Curiosa a certeza, até clamor
Aventurança anunciada numa esperança fugidia
Certeza absoluta no branco das paredes, a razia.

Foge de mim a vontade de sorrir
Num silêncio que molesta, agride e corrói

Quebrado inutilmente por tudo aquilo que destrói.
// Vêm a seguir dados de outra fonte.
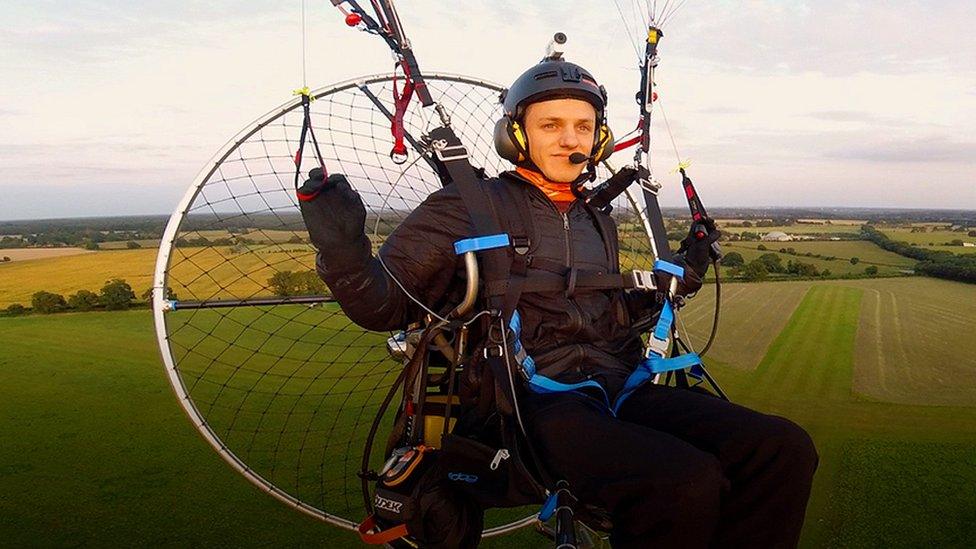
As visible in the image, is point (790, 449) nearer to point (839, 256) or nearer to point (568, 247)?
point (568, 247)

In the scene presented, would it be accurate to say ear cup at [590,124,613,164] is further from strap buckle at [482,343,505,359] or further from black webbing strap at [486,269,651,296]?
strap buckle at [482,343,505,359]

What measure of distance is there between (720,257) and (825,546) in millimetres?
2703

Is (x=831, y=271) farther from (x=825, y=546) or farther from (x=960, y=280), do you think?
(x=825, y=546)

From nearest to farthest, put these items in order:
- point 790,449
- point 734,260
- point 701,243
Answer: point 790,449
point 701,243
point 734,260

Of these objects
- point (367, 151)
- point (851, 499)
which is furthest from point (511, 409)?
point (851, 499)

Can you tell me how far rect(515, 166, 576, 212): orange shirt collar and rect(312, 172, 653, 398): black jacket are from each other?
5cm

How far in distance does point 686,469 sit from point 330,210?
135 centimetres

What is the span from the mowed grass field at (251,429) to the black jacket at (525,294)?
1987mm

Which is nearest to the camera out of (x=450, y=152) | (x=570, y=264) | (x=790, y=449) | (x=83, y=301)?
(x=790, y=449)

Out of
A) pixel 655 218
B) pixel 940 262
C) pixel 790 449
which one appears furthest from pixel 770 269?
pixel 790 449

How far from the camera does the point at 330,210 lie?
192 centimetres

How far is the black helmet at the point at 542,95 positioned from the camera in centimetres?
249

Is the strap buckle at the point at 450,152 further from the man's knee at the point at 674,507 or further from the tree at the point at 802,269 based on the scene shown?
the tree at the point at 802,269

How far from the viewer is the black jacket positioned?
225 cm
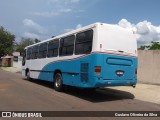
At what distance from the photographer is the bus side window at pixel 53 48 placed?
14505mm

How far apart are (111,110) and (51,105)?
228 centimetres

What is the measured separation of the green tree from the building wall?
5870 centimetres

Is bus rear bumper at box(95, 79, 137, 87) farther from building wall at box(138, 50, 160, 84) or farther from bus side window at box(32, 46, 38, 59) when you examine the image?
bus side window at box(32, 46, 38, 59)

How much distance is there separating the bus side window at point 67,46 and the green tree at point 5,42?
197ft

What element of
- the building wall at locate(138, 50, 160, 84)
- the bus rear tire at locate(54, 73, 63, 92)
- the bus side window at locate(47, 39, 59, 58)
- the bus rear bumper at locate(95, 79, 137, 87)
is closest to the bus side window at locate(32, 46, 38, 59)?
the bus side window at locate(47, 39, 59, 58)

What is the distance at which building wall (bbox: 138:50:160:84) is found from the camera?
16141mm

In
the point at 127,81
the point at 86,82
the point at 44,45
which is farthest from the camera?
the point at 44,45

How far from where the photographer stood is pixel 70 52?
12.6m

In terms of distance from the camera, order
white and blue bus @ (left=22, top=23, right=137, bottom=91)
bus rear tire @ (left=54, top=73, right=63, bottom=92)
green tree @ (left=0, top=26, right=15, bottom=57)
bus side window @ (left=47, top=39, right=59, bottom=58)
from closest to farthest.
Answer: white and blue bus @ (left=22, top=23, right=137, bottom=91) < bus rear tire @ (left=54, top=73, right=63, bottom=92) < bus side window @ (left=47, top=39, right=59, bottom=58) < green tree @ (left=0, top=26, right=15, bottom=57)

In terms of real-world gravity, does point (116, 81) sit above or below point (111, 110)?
above

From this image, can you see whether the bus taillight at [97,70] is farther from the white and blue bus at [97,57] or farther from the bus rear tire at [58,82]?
the bus rear tire at [58,82]

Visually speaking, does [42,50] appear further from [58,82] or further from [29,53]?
[58,82]

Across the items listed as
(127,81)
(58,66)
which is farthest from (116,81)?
(58,66)

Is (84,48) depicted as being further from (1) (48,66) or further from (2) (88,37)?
(1) (48,66)
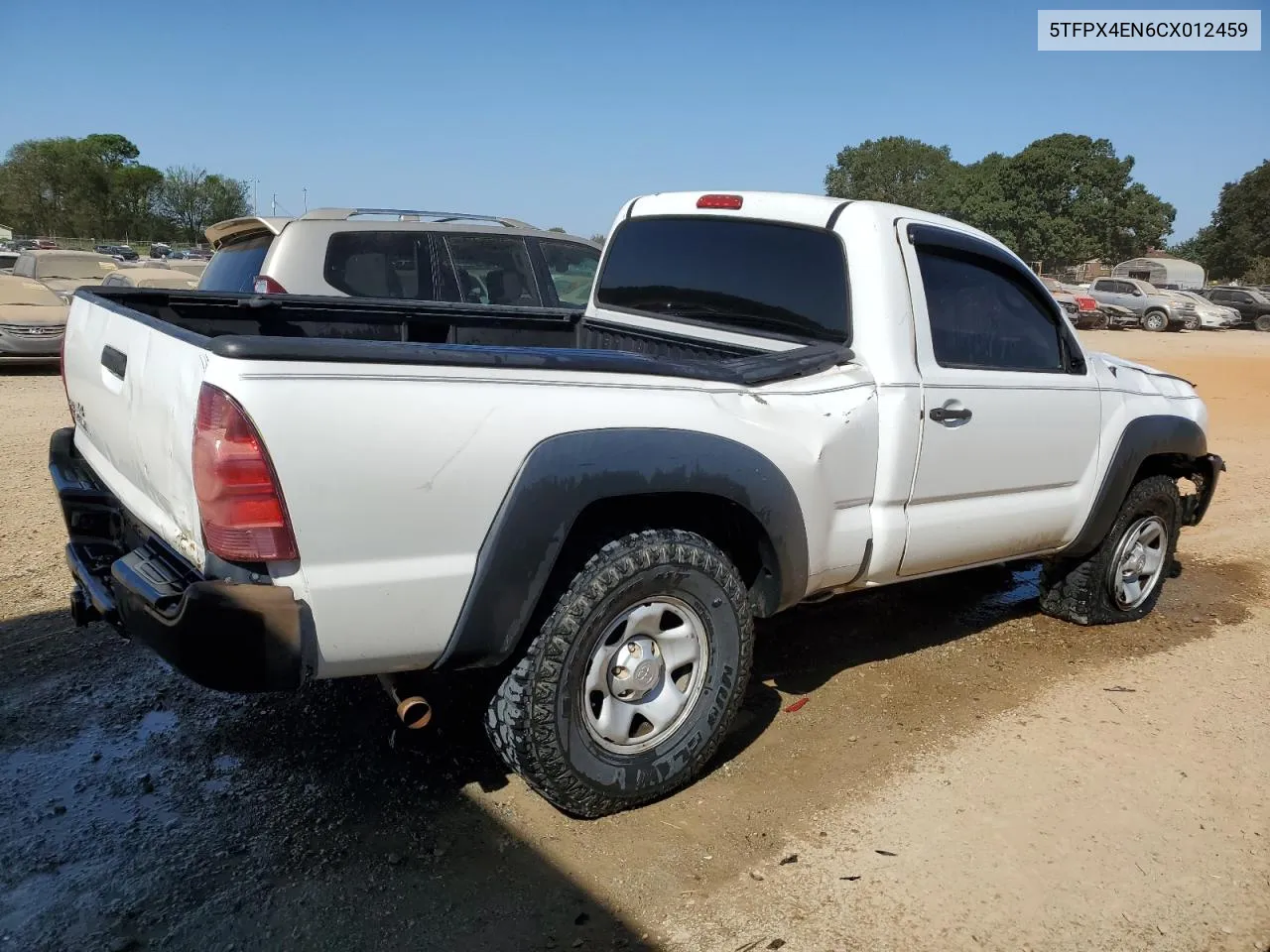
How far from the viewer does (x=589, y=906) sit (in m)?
2.74

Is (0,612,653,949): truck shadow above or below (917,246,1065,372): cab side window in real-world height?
below

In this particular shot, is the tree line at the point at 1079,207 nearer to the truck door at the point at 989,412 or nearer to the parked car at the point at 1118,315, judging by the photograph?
the parked car at the point at 1118,315

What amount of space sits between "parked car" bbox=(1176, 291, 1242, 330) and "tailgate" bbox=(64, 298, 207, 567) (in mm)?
36560

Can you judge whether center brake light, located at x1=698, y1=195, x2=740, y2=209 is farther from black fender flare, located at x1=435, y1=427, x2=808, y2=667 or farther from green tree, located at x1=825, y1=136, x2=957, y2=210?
green tree, located at x1=825, y1=136, x2=957, y2=210

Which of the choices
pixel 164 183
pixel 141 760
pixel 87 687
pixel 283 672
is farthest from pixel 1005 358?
pixel 164 183

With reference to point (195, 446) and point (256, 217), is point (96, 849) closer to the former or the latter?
point (195, 446)

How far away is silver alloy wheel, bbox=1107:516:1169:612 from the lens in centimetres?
496

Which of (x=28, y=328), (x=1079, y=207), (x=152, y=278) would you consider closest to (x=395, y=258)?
(x=28, y=328)

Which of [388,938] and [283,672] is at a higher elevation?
[283,672]

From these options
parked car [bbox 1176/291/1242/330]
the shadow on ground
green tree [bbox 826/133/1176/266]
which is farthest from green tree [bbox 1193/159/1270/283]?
the shadow on ground

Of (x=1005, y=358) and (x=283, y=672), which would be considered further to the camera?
(x=1005, y=358)

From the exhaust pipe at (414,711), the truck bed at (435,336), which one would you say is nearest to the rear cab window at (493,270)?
the truck bed at (435,336)

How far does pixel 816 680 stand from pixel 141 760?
2.61 meters

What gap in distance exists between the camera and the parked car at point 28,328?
1280cm
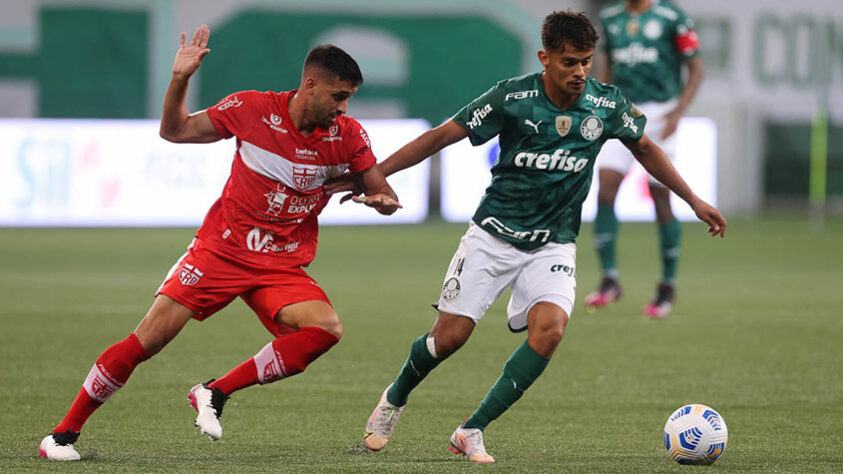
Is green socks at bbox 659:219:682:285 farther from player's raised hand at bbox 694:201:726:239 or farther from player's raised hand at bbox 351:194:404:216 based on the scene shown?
player's raised hand at bbox 351:194:404:216

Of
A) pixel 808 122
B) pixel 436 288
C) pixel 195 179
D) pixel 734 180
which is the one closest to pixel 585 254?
pixel 436 288

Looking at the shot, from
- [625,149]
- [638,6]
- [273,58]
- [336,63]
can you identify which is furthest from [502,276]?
[273,58]

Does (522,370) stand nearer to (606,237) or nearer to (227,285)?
(227,285)

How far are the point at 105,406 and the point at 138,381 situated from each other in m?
0.72

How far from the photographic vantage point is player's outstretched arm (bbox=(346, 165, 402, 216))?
15.9 feet

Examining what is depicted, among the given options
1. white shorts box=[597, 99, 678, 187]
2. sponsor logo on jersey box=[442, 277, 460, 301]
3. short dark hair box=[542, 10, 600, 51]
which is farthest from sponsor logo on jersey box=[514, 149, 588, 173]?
white shorts box=[597, 99, 678, 187]

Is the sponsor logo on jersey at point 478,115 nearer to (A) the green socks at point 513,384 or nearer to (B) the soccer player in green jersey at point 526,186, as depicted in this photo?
(B) the soccer player in green jersey at point 526,186

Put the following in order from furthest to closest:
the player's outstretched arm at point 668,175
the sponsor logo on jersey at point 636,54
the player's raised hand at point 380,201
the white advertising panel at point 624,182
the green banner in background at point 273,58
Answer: the green banner in background at point 273,58, the white advertising panel at point 624,182, the sponsor logo on jersey at point 636,54, the player's outstretched arm at point 668,175, the player's raised hand at point 380,201

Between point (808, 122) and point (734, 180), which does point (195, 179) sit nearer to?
point (734, 180)

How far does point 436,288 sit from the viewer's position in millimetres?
11500

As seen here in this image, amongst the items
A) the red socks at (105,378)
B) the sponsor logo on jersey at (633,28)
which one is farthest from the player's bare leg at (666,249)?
the red socks at (105,378)

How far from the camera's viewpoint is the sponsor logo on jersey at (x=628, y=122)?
505cm

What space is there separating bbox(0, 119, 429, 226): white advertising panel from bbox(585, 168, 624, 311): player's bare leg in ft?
29.7

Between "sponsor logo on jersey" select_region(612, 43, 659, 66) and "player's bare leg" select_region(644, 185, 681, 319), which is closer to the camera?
"player's bare leg" select_region(644, 185, 681, 319)
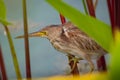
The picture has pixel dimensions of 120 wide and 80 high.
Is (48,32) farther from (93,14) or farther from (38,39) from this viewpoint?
(93,14)

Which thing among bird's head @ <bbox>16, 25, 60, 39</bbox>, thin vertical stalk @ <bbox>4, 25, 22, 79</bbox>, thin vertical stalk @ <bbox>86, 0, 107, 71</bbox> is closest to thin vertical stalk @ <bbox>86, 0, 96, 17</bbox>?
thin vertical stalk @ <bbox>86, 0, 107, 71</bbox>

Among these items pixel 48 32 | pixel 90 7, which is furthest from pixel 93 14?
pixel 48 32

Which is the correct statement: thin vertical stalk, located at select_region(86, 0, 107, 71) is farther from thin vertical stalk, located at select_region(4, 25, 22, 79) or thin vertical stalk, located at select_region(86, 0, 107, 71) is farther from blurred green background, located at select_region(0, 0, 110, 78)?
thin vertical stalk, located at select_region(4, 25, 22, 79)

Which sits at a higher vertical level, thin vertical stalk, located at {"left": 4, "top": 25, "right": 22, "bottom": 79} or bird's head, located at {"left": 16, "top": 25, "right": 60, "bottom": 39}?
bird's head, located at {"left": 16, "top": 25, "right": 60, "bottom": 39}

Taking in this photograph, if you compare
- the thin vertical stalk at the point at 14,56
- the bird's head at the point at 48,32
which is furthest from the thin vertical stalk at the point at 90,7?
the thin vertical stalk at the point at 14,56

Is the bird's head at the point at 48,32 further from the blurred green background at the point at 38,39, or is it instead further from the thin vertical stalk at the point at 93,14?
the thin vertical stalk at the point at 93,14

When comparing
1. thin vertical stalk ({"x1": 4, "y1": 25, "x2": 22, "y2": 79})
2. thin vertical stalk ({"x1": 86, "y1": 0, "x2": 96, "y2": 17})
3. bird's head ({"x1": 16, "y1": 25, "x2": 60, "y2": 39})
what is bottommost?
thin vertical stalk ({"x1": 4, "y1": 25, "x2": 22, "y2": 79})

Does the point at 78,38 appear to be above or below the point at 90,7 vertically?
below

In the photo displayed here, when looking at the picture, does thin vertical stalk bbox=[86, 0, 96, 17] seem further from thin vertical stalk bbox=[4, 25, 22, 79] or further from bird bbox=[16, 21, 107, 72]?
thin vertical stalk bbox=[4, 25, 22, 79]

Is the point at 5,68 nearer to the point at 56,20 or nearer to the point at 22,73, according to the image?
the point at 22,73
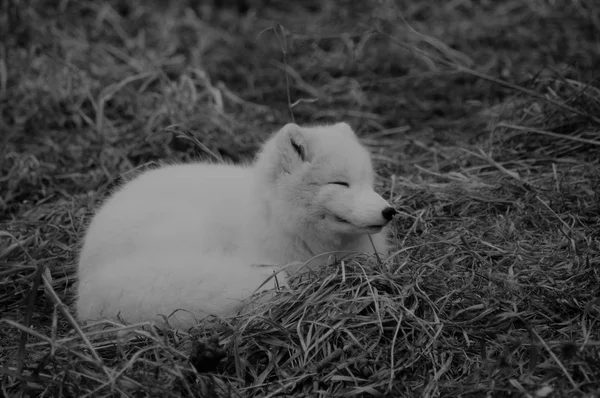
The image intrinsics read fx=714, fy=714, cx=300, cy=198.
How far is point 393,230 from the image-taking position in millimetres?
4574

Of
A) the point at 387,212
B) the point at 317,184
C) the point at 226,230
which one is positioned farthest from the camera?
the point at 226,230

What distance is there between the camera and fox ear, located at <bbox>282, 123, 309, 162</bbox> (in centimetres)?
399

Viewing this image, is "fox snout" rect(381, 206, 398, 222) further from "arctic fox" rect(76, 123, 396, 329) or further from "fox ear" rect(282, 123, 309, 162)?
"fox ear" rect(282, 123, 309, 162)

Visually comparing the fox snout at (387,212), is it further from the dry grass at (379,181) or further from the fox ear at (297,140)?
the fox ear at (297,140)

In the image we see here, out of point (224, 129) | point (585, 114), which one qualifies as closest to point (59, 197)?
point (224, 129)

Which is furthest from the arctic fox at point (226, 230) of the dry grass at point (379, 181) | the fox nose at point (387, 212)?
the dry grass at point (379, 181)

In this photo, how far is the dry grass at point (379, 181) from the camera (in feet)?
10.8

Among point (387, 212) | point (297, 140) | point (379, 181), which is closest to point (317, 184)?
point (297, 140)

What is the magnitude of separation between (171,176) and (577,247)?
2472 millimetres

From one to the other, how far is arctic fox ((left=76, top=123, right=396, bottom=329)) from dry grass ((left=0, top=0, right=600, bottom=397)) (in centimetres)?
16

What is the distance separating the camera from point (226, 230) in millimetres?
4203

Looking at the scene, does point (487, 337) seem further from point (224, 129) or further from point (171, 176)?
point (224, 129)

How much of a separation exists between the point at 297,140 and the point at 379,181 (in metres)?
1.50

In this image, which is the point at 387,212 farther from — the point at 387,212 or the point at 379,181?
the point at 379,181
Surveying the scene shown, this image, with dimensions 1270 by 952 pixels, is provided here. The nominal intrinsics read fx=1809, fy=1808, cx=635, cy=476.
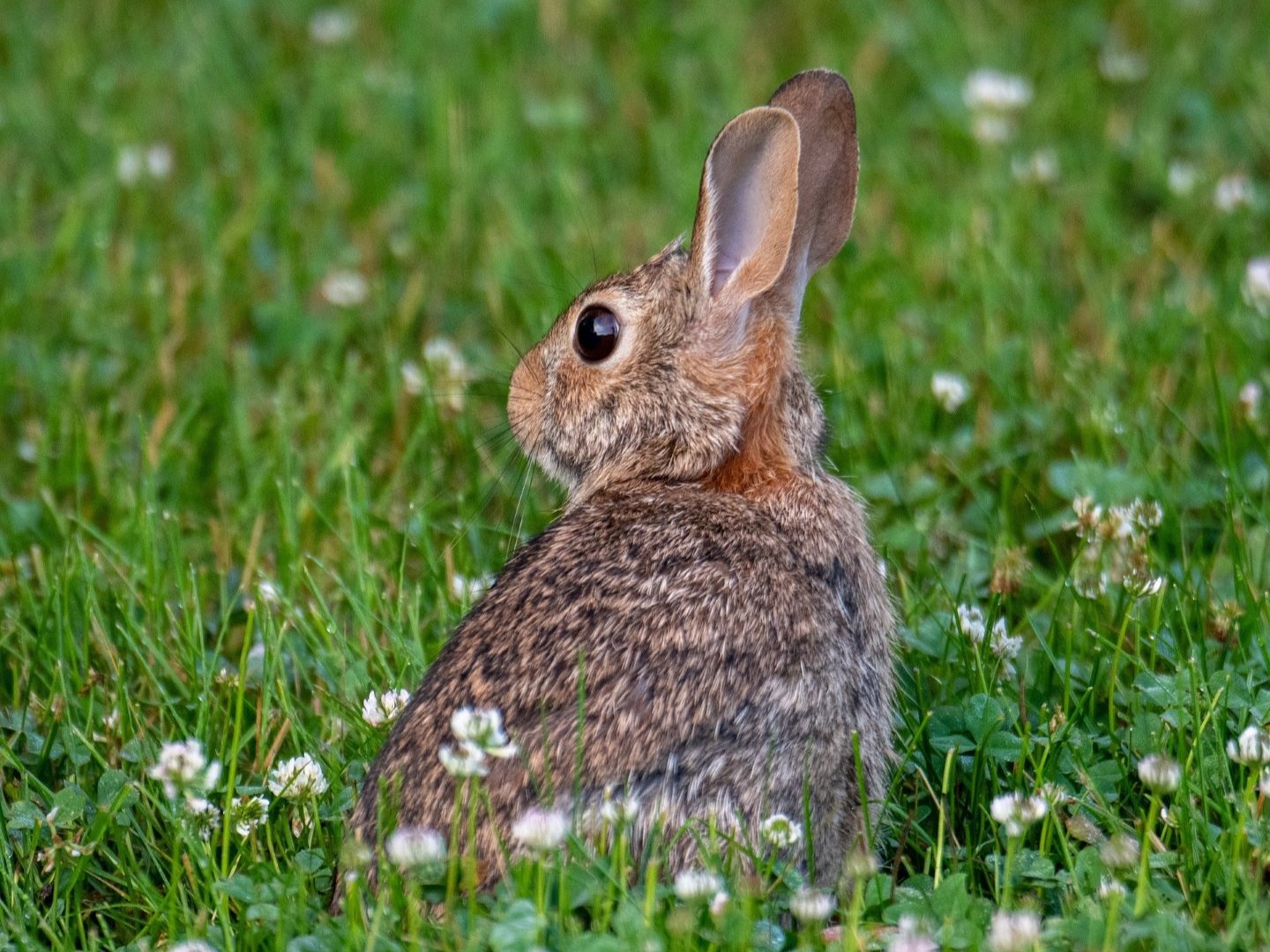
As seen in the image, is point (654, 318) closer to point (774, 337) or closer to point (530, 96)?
point (774, 337)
quarta-feira, 4 de junho de 2014

Décimas… Os pombos na praça...

Felizes os pombos na praça
Numa dança sem igual
Cheios de vida e de graça
Alheios a vendaval.

Voa, voa, pombo belo
De um cinzento tão brilhante
Teu olhar é cativante
Ar sereno e singelo
Voa, voa, pombo belo
Leva nas asas plangor
Que trago no meio da dor
De um povo de rosto amargo.
Voando soltos no largo
Felizes dos pombos na praça.

Alegria das crianças
Em alegre brincadeira
Alheias a canseira
Descomplicam as andanças
Ensaiando contradanças
Querem os pombos tocar.
Nesse baile vem entrar
Com elas de riso solto
Passo certo desenvolto
Numa dança sem igual.

Volta ao tempo da romã
Das nozes e das amêndoas
Aos cortiços das abelhas
À pesca do achigã
À capa de fofa lã.
Com os pombos e as crianças
Entra já, sem reticências
Com vontade leve e sã
Os pombos pela manhã
Cheios de vida e de graça.

Voam em círculo fechado
Outras vezes mais aberto
Junto às nuvens ou mais perto
Sobrevoam o telhado.
Fico de olhar abismado
Pelo voo engalanado
Pelo riso adocicado
De sangue novo na guelra.
À solidão fazem guerra
Alheios a vendaval.




 Décimas…Meu choro de mão em mão.

Nos dias em que não te encontro
Indago a solidão
Em versos velhos transporto
Meu choro de mão em mão

Por que sou filha do nada
O meu ser é assombrado
Triste sina, triste Fado
Ao chegar da madrugada
Numa lua deslavada
Tal lágrima perdida
Que me leva de vencida
Quando assoma a nostalgia
Meu amor quem diria
Nos dias em que não te encontro

De mãos postas rogo ao Alto
Que me traga o teu sorriso
De tudo o que preciso
P`ra sair do sobressalto
É dum sonho azul-cobalto
Que me dê dias risonhos
Rosmaninho em fartos molhos
Nos teus olhos cor de mel,
P`lo toque da tua pele
Indago a solidão

Questiono até o tempo
P´la sorte em contra-mão
Ai jesus mas que aflição
De tanto dormir ao relento
Há muito esqueci alento
Anseio p`la luz do dia
Quem sabe traga ousadia
À alma que vagueia
Outras vezes se incendeia
Em versos velhos, transporto

Uma nesga de alento
Logo mais à tardinha
Numa chuva miudinha
Instigada pelo vento
Que me traga o momento
O teu beijo traiçoeiro
O teu rosto o teu cheiro
Num abraço apertado.
Retornaria ao passado
Meu choro de mão em mão.





segunda-feira, 2 de junho de 2014

Deserto

O que faço com o rodopio estrondoso
 Que os pensamentos motivam
Sempre que dou por mim a cismar

O que sou, o que fui, para onde
Me leva o dia, que será que esconde
A noite traiçoeira,
Só uma certeza brejeira…

Sou filha das pedras, como pai o barro
De madrinha a chuva, minha irmã a esteva
Bizarro parentesco, faz todo o sentido
Não me encaixo no contexto deste mundo iludido

Por mãe uma ribeira cheia de peixes vermelhos
Só assim entendo os pensamentos traiçoeiros
E se um dia me apaixonar pelo montado matreiro…
Que embala na sua sombra um velhinho sobreiro.

Aí sim, corro pela campina agreste
Finalmente gritarei. Sou eu …no campo a rodopiar
Sob o sol de Agosto, bebo água da fonte
E amanhã… amanhã volto a questionar.

O que sou, o que fui?

Um grão de areia num deserto de míngua!